CEO HENRIK SVENSON COMMENTS ON THE FIRST QUARTER:
How would you summarize the second quarter?
I think it has been a good quarter with increasing revenues where we have moved closer to break-even. During the second quarter, total play on our casino sites and also play on partner sites increased, which meant organic revenue growth during the quarter. I think the most positive thing is that there has been a market investment that is healthy, where the return is at a level where we can become profitable with reasonable costs in general.
Overhead costs are in line with the efficiency plan we drew up at the beginning of the year. This is despite the fact that we have also invested in the development of the partner concept, where we see a doubling of revenue compared to quarter 1. At the end of the period, we agreed with our main supplier on a change in the brand portfolio and were able to make a decision on this at the beginning of July. When the change is implemented, we will be done with the plan from January and will have reduced costs in another area.
Why are revenues down compared to Q2 2021?

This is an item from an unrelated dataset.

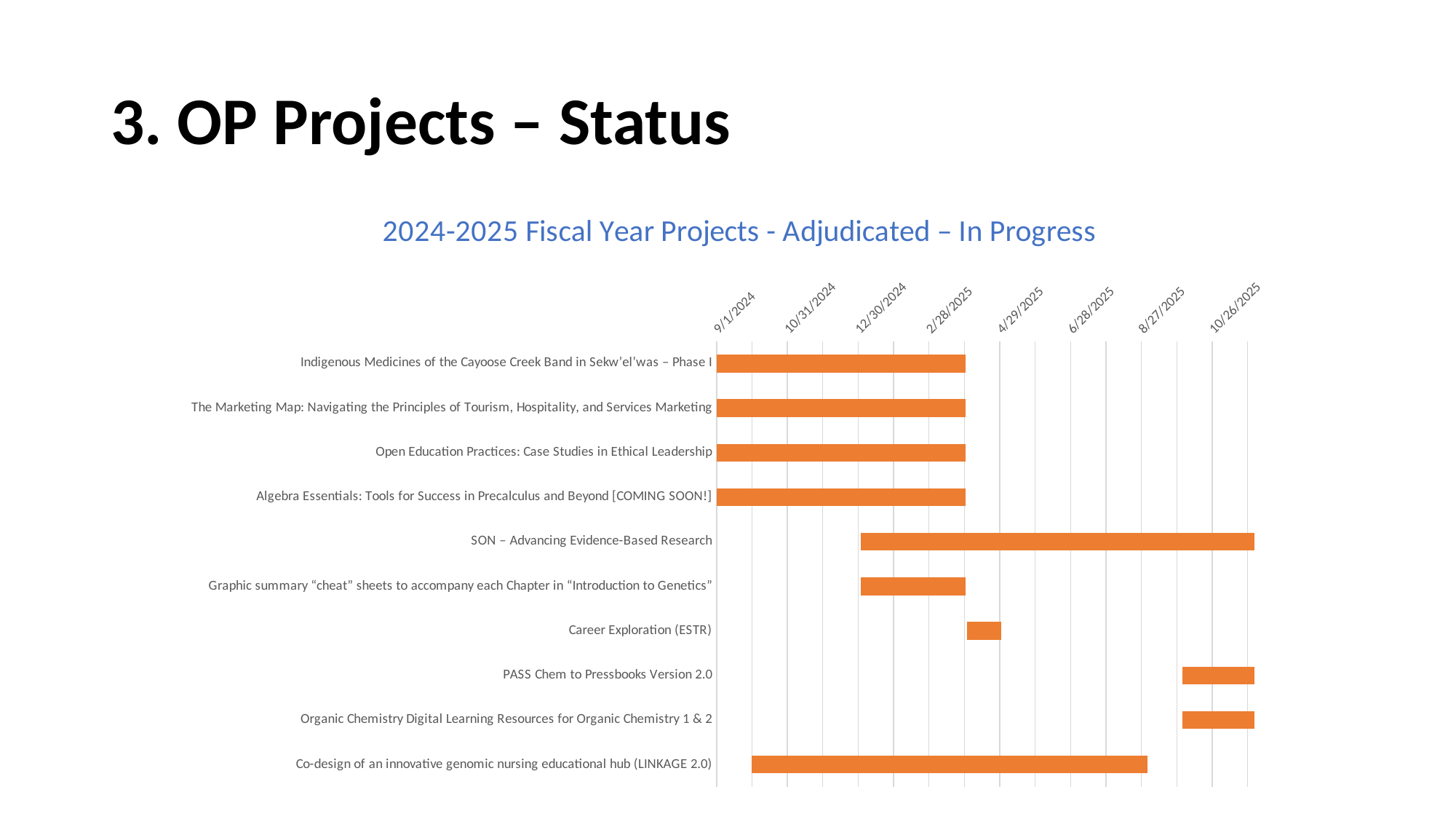
Which project has the shortest bar on the chart? Career Exploration (ESTR) How many projects are listed on the chart? 10 What is the title of the chart? 2024-2025 Fiscal Year Projects - Adjudicated – In Progress Which bar is longer: Career Exploration (ESTR) or Graphic summary “cheat” sheets to accompany each Chapter in “Introduction to Genetics”? Graphic summary “cheat” sheets to accompany each Chapter in “Introduction to Genetics” What is the earliest date shown on the chart's date axis? 9/1/2024 What kind of chart is shown on the slide? Bar chart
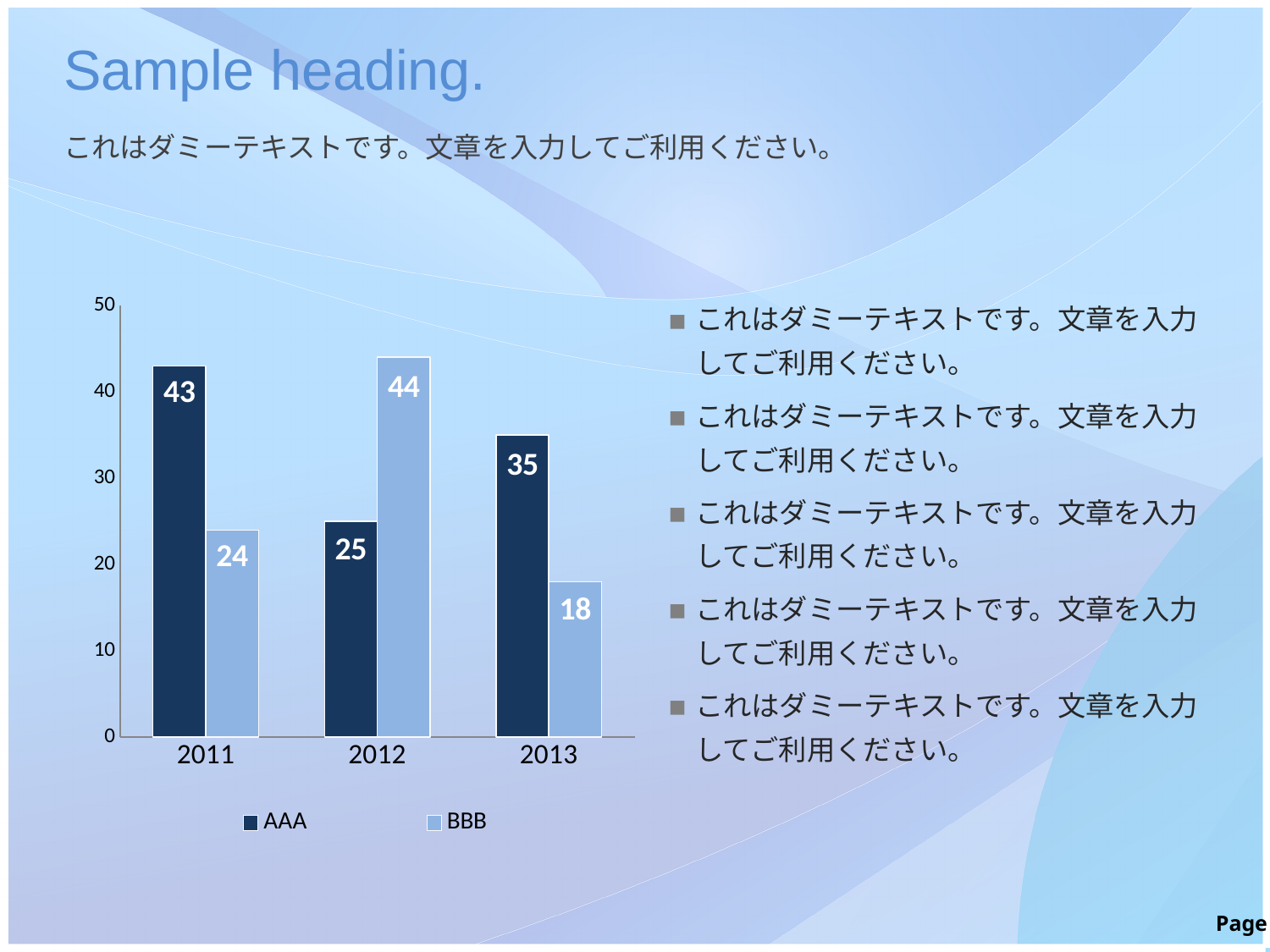
What is the value for AAA in 2011? 43 What is the difference between the AAA and BBB values in 2012? 19 How many years are shown on the x axis? 3 In which year is the BBB value lowest? 2013 What kind of chart is shown on the slide? bar chart What are the two series names in the legend? AAA and BBB What is the value for BBB in 2012? 44 How many series does the legend list? 2 What is the value for BBB in 2013? 18 Is the value for AAA in 2012 greater or less than 30? less In which year is the AAA value highest? 2011 Which is larger in 2013, AAA or BBB? AAA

We have changed the business by working largely through partners in markets where we cannot reach but see great potential. Here, we have had a large increase during the quarter, but it is only a portion that accrues to us. This has the effect that reported revenue for Spiffbet will be lower. On a profit level, this has not been negative and we have improved the result during the quarter.
What has meant the most to the improvement in results?
As previously announced, we have carried out efficiency improvements within the business which have resulted in lower costs for staff and consultants.
What can we expect in the rest of 2022?
At the risk of repeating myself, the goal is to take home the effects of implemented measures and focus on growing organically. Much is in place to be able to reach break-even during the year, which is the highest priority for the entire organization.